### Entries provided
[Begin]
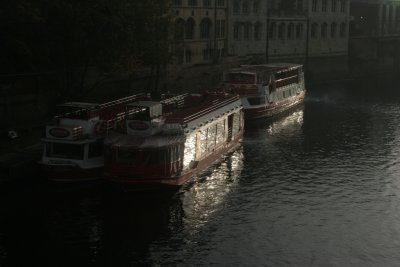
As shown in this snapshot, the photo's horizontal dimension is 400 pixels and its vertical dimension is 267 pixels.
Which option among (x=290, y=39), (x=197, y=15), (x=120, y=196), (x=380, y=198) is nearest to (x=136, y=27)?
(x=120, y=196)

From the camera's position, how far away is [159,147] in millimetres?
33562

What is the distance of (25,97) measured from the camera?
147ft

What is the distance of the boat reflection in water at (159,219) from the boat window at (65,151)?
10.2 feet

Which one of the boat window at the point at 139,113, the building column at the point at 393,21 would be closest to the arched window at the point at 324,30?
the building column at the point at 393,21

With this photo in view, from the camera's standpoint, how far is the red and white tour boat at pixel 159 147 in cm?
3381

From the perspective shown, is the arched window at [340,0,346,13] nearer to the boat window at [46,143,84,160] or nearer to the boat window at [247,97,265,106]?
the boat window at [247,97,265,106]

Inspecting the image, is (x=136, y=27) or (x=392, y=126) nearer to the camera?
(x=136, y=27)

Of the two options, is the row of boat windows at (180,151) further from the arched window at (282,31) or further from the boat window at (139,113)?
[End]
[Begin]
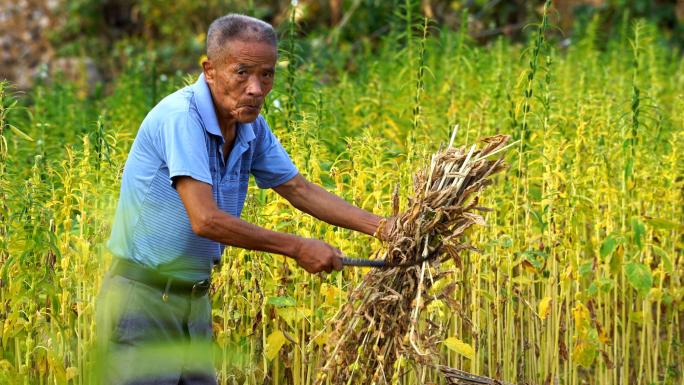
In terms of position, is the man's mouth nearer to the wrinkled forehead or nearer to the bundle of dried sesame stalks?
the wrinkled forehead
[End]
### Stated goal
How many lines in the material above contain the string "this"? Matching is case-sensitive; reply with the number alone.

### Output below
2